*Brief*.
Your task is to copy every line of this material exactly.

Start of Block

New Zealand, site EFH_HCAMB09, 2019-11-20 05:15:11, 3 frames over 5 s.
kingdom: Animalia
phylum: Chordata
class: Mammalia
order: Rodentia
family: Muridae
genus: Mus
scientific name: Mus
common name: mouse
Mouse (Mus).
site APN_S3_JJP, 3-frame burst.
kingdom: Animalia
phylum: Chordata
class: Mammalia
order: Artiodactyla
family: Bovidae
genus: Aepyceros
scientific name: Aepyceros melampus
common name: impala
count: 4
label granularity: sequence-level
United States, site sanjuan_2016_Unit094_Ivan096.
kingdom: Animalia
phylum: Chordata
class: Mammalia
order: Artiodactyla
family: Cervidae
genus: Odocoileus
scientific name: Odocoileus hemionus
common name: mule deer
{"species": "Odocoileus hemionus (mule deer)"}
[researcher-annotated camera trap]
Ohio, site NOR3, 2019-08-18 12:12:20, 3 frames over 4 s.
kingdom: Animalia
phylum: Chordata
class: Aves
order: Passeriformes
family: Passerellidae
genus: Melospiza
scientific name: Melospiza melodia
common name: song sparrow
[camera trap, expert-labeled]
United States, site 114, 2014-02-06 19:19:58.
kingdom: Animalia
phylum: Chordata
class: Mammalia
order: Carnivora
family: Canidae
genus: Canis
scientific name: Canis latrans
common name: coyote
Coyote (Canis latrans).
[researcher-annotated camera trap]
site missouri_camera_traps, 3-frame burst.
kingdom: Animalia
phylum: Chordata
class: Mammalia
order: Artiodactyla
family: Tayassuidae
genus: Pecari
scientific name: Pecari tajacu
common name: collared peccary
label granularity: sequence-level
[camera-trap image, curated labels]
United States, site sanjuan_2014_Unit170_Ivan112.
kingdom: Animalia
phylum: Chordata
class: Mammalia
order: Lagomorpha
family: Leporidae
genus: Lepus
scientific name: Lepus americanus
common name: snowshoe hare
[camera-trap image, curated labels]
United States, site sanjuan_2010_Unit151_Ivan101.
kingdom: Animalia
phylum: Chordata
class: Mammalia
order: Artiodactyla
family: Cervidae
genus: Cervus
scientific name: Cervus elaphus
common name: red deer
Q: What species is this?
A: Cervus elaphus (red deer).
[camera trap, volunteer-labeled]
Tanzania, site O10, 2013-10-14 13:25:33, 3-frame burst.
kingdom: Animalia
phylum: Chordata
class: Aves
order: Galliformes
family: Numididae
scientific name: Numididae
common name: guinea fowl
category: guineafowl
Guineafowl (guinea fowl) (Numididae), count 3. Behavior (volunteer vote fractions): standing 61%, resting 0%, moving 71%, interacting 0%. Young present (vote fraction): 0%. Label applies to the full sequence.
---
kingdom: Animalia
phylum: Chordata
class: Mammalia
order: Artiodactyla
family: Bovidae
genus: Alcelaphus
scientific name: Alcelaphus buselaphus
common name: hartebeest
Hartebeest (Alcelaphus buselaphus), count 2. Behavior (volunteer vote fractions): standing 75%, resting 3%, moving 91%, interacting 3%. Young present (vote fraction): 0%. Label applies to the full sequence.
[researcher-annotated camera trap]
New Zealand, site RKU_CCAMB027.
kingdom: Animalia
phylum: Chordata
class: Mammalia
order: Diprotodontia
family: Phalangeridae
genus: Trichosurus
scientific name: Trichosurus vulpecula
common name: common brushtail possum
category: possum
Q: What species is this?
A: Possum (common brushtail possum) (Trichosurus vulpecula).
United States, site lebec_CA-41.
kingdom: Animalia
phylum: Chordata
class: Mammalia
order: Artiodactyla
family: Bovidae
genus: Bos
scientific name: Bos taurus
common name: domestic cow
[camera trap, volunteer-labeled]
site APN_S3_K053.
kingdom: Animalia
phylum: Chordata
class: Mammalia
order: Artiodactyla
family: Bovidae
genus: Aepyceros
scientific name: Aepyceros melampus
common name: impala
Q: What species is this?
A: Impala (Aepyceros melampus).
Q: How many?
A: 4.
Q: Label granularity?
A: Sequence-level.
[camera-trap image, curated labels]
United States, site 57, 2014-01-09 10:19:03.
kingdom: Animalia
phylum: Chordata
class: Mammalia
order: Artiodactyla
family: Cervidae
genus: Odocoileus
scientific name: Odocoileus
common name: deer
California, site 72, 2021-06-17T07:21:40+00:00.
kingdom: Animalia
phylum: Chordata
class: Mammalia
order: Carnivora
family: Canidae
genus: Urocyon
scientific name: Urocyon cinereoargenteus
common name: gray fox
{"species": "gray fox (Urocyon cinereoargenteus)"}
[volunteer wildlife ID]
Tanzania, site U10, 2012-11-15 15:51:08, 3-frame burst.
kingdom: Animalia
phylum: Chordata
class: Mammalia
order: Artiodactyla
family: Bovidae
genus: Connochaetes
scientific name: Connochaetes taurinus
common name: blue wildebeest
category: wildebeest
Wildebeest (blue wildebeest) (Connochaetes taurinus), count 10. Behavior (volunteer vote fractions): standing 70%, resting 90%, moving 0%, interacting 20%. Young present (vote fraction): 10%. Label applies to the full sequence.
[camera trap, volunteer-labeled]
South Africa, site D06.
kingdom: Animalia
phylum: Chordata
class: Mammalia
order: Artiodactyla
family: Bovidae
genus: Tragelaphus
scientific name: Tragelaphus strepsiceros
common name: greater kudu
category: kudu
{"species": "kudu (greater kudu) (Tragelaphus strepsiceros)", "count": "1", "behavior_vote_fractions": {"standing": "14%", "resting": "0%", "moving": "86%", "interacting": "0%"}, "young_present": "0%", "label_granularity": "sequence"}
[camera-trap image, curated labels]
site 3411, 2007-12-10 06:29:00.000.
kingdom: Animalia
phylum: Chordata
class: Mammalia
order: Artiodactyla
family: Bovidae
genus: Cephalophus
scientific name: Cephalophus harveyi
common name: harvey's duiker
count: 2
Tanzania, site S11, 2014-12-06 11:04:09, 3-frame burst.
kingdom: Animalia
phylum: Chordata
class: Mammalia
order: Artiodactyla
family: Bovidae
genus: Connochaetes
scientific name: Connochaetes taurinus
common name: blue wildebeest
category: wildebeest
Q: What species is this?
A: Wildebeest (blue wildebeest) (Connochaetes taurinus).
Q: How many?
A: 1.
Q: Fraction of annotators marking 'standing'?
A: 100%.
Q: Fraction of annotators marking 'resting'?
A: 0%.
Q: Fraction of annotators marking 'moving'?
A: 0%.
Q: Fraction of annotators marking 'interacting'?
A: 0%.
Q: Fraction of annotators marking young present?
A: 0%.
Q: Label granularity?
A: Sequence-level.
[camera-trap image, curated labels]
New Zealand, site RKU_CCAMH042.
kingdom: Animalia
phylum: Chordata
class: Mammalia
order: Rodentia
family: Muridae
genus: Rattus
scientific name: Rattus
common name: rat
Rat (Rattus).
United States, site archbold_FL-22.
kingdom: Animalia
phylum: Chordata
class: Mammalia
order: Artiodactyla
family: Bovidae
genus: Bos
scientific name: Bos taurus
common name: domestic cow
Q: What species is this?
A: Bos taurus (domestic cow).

End of Block

*Solution*.
New Zealand, site EFH_HCAMB09, 2019-11-20 05:15:11, 3 frames over 5 s.
kingdom: Animalia
phylum: Chordata
class: Mammalia
order: Rodentia
family: Muridae
genus: Mus
scientific name: Mus
common name: mouse
Mouse (Mus).
site APN_S3_JJP, 3-frame burst.
kingdom: Animalia
phylum: Chordata
class: Mammalia
order: Artiodactyla
family: Bovidae
genus: Aepyceros
scientific name: Aepyceros melampus
common name: impala
count: 4
label granularity: sequence-level
United States, site sanjuan_2016_Unit094_Ivan096.
kingdom: Animalia
phylum: Chordata
class: Mammalia
order: Artiodactyla
family: Cervidae
genus: Odocoileus
scientific name: Odocoileus hemionus
common name: mule deer
{"species": "Odocoileus hemionus (mule deer)"}
[researcher-annotated camera trap]
Ohio, site NOR3, 2019-08-18 12:12:20, 3 frames over 4 s.
kingdom: Animalia
phylum: Chordata
class: Aves
order: Passeriformes
family: Passerellidae
genus: Melospiza
scientific name: Melospiza melodia
common name: song sparrow
[camera trap, expert-labeled]
United States, site 114, 2014-02-06 19:19:58.
kingdom: Animalia
phylum: Chordata
class: Mammalia
order: Carnivora
family: Canidae
genus: Canis
scientific name: Canis latrans
common name: coyote
Coyote (Canis latrans).
[researcher-annotated camera trap]
site missouri_camera_traps, 3-frame burst.
kingdom: Animalia
phylum: Chordata
class: Mammalia
order: Artiodactyla
family: Tayassuidae
genus: Pecari
scientific name: Pecari tajacu
common name: collared peccary
label granularity: sequence-level
[camera-trap image, curated labels]
United States, site sanjuan_2014_Unit170_Ivan112.
kingdom: Animalia
phylum: Chordata
class: Mammalia
order: Lagomorpha
family: Leporidae
genus: Lepus
scientific name: Lepus americanus
common name: snowshoe hare
[camera-trap image, curated labels]
United States, site sanjuan_2010_Unit151_Ivan101.
kingdom: Animalia
phylum: Chordata
class: Mammalia
order: Artiodactyla
family: Cervidae
genus: Cervus
scientific name: Cervus elaphus
common name: red deer
Q: What species is this?
A: Cervus elaphus (red deer).
[camera trap, volunteer-labeled]
Tanzania, site O10, 2013-10-14 13:25:33, 3-frame burst.
kingdom: Animalia
phylum: Chordata
class: Aves
order: Galliformes
family: Numididae
scientific name: Numididae
common name: guinea fowl
category: guineafowl
Guineafowl (guinea fowl) (Numididae), count 3. Behavior (volunteer vote fractions): standing 61%, resting 0%, moving 71%, interacting 0%. Young present (vote fraction): 0%. Label applies to the full sequence.
---
kingdom: Animalia
phylum: Chordata
class: Mammalia
order: Artiodactyla
family: Bovidae
genus: Alcelaphus
scientific name: Alcelaphus buselaphus
common name: hartebeest
Hartebeest (Alcelaphus buselaphus), count 2. Behavior (volunteer vote fractions): standing 75%, resting 3%, moving 91%, interacting 3%. Young present (vote fraction): 0%. Label applies to the full sequence.
[researcher-annotated camera trap]
New Zealand, site RKU_CCAMB027.
kingdom: Animalia
phylum: Chordata
class: Mammalia
order: Diprotodontia
family: Phalangeridae
genus: Trichosurus
scientific name: Trichosurus vulpecula
common name: common brushtail possum
category: possum
Q: What species is this?
A: Possum (common brushtail possum) (Trichosurus vulpecula).
United States, site lebec_CA-41.
kingdom: Animalia
phylum: Chordata
class: Mammalia
order: Artiodactyla
family: Bovidae
genus: Bos
scientific name: Bos taurus
common name: domestic cow
[camera trap, volunteer-labeled]
site APN_S3_K053.
kingdom: Animalia
phylum: Chordata
class: Mammalia
order: Artiodactyla
family: Bovidae
genus: Aepyceros
scientific name: Aepyceros melampus
common name: impala
Q: What species is this?
A: Impala (Aepyceros melampus).
Q: How many?
A: 4.
Q: Label granularity?
A: Sequence-level.
[camera-trap image, curated labels]
United States, site 57, 2014-01-09 10:19:03.
kingdom: Animalia
phylum: Chordata
class: Mammalia
order: Artiodactyla
family: Cervidae
genus: Odocoileus
scientific name: Odocoileus
common name: deer
California, site 72, 2021-06-17T07:21:40+00:00.
kingdom: Animalia
phylum: Chordata
class: Mammalia
order: Carnivora
family: Canidae
genus: Urocyon
scientific name: Urocyon cinereoargenteus
common name: gray fox
{"species": "gray fox (Urocyon cinereoargenteus)"}
[volunteer wildlife ID]
Tanzania, site U10, 2012-11-15 15:51:08, 3-frame burst.
kingdom: Animalia
phylum: Chordata
class: Mammalia
order: Artiodactyla
family: Bovidae
genus: Connochaetes
scientific name: Connochaetes taurinus
common name: blue wildebeest
category: wildebeest
Wildebeest (blue wildebeest) (Connochaetes taurinus), count 10. Behavior (volunteer vote fractions): standing 70%, resting 90%, moving 0%, interacting 20%. Young present (vote fraction): 10%. Label applies to the full sequence.
[camera trap, volunteer-labeled]
South Africa, site D06.
kingdom: Animalia
phylum: Chordata
class: Mammalia
order: Artiodactyla
family: Bovidae
genus: Tragelaphus
scientific name: Tragelaphus strepsiceros
common name: greater kudu
category: kudu
{"species": "kudu (greater kudu) (Tragelaphus strepsiceros)", "count": "1", "behavior_vote_fractions": {"standing": "14%", "resting": "0%", "moving": "86%", "interacting": "0%"}, "young_present": "0%", "label_granularity": "sequence"}
[camera-trap image, curated labels]
site 3411, 2007-12-10 06:29:00.000.
kingdom: Animalia
phylum: Chordata
class: Mammalia
order: Artiodactyla
family: Bovidae
genus: Cephalophus
scientific name: Cephalophus harveyi
common name: harvey's duiker
count: 2
Tanzania, site S11, 2014-12-06 11:04:09, 3-frame burst.
kingdom: Animalia
phylum: Chordata
class: Mammalia
order: Artiodactyla
family: Bovidae
genus: Connochaetes
scientific name: Connochaetes taurinus
common name: blue wildebeest
category: wildebeest
Q: What species is this?
A: Wildebeest (blue wildebeest) (Connochaetes taurinus).
Q: How many?
A: 1.
Q: Fraction of annotators marking 'standing'?
A: 100%.
Q: Fraction of annotators marking 'resting'?
A: 0%.
Q: Fraction of annotators marking 'moving'?
A: 0%.
Q: Fraction of annotators marking 'interacting'?
A: 0%.
Q: Fraction of annotators marking young present?
A: 0%.
Q: Label granularity?
A: Sequence-level.
[camera-trap image, curated labels]
New Zealand, site RKU_CCAMH042.
kingdom: Animalia
phylum: Chordata
class: Mammalia
order: Rodentia
family: Muridae
genus: Rattus
scientific name: Rattus
common name: rat
Rat (Rattus).
United States, site archbold_FL-22.
kingdom: Animalia
phylum: Chordata
class: Mammalia
order: Artiodactyla
family: Bovidae
genus: Bos
scientific name: Bos taurus
common name: domestic cow
Q: What species is this?
A: Bos taurus (domestic cow).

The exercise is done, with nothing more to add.